Complete the following -
[A] In the interview questions text, write out everything from "2 :: What were" down to "with your peers?", word for word.
[B] The interview questions text suggests talking about accounting or finance classes when interviewing at what kind of firm?

Reading passage -
30 Difficult Questions and Answers:

1 :: Tell me about yourself?

Probably the easiest difficult question you will face! It is easy to talk about you, but what does the employer really want to know?
Try talking about personal characteristics and skills that translate into career strengths.
"I love to jump into projects with both feet. I can concentrate on solving a tech problem for hours, although I know to effectively use my time I need to consult my colleagues for their expertise, and often convene brief project team meetings bounce around a solution, plotting it out, and preparing a presentation for my boss. Object oriented technology (or any other skill) is my newest challenge".

2 :: What were your favorite subjects in school and why?

Of course, if your major is computer science, you want to mention some of your computer science classes. You can mention other related subjects as well. For example, if you're interviewing at a financial services firm, you might discuss why you liked your accounting or finance classes. If you did any usual or special projects in that area bring it up now. Mention anything that shoes keen interests in this employer's particular kind of work.

3 :: Tell me what makes you stand out when compared with your peers?

Data listing -
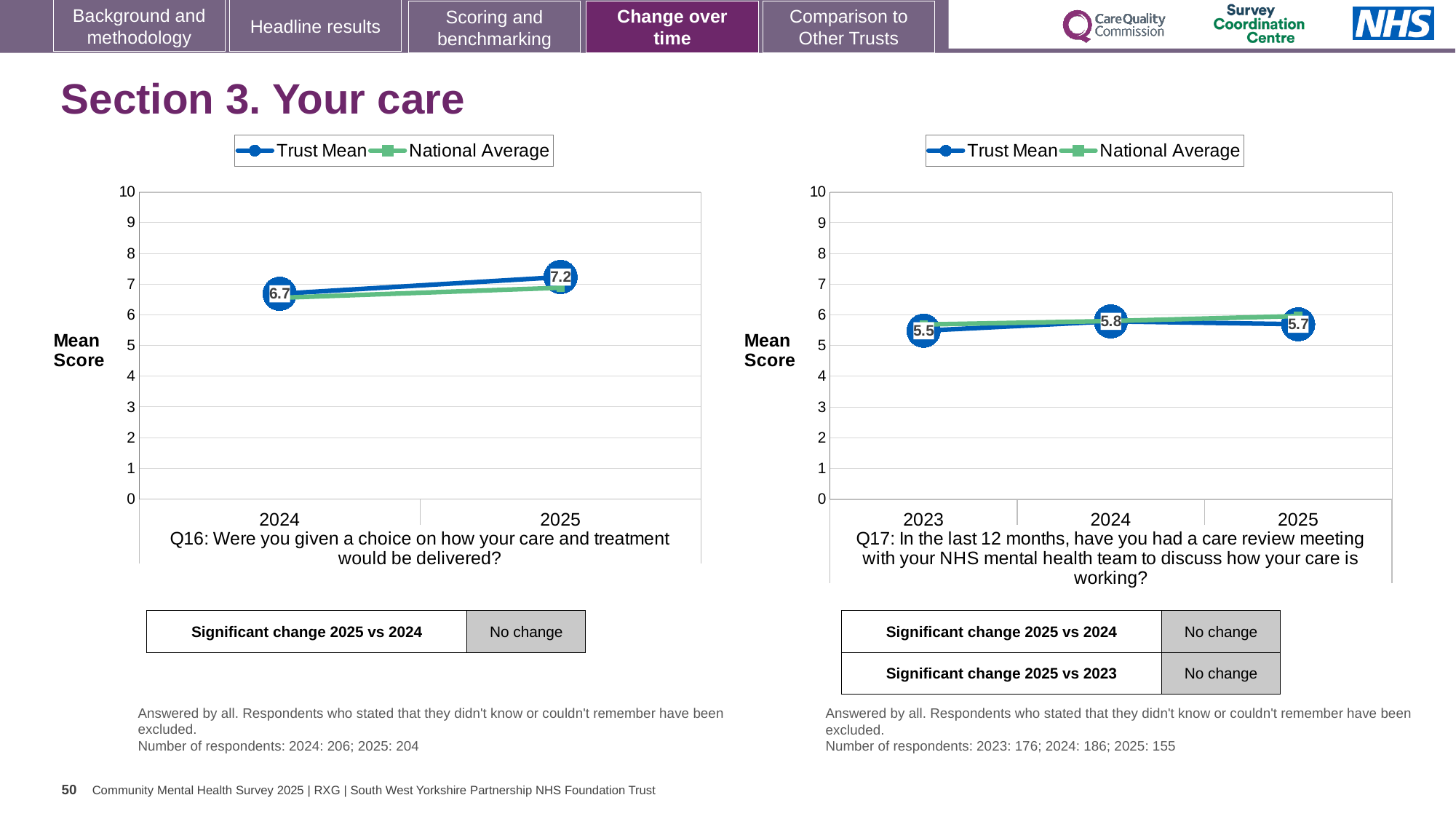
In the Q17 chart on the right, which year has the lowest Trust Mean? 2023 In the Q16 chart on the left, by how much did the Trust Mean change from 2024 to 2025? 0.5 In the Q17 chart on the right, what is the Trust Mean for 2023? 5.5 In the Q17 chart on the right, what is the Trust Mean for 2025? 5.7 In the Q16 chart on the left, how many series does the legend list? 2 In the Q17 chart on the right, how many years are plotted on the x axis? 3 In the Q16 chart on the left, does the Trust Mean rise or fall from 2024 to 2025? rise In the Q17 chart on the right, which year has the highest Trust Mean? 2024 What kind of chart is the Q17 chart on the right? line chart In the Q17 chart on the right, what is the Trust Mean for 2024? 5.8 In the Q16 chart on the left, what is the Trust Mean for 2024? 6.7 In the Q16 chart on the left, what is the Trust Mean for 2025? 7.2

--

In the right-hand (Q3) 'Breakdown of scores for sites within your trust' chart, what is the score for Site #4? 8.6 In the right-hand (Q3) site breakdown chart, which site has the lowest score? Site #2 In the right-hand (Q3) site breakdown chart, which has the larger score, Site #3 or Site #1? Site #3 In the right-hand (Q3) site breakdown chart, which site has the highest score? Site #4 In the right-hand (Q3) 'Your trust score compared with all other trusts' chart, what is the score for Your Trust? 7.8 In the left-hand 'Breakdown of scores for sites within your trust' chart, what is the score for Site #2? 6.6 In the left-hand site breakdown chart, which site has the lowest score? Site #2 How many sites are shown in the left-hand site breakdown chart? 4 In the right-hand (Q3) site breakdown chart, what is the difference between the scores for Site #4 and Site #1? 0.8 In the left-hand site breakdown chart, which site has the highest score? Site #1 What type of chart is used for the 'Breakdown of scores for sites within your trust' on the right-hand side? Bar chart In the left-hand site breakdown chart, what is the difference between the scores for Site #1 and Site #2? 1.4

Your responses -
[A]
2 :: What were your favorite subjects in school and why?

Of course, if your major is computer science, you want to mention some of your computer science classes. You can mention other related subjects as well. For example, if you're interviewing at a financial services firm, you might discuss why you liked your accounting or finance classes. If you did any usual or special projects in that area bring it up now. Mention anything that shoes keen interests in this employer's particular kind of work.

3 :: Tell me what makes you stand out when compared with your peers?

[B] A financial services firm.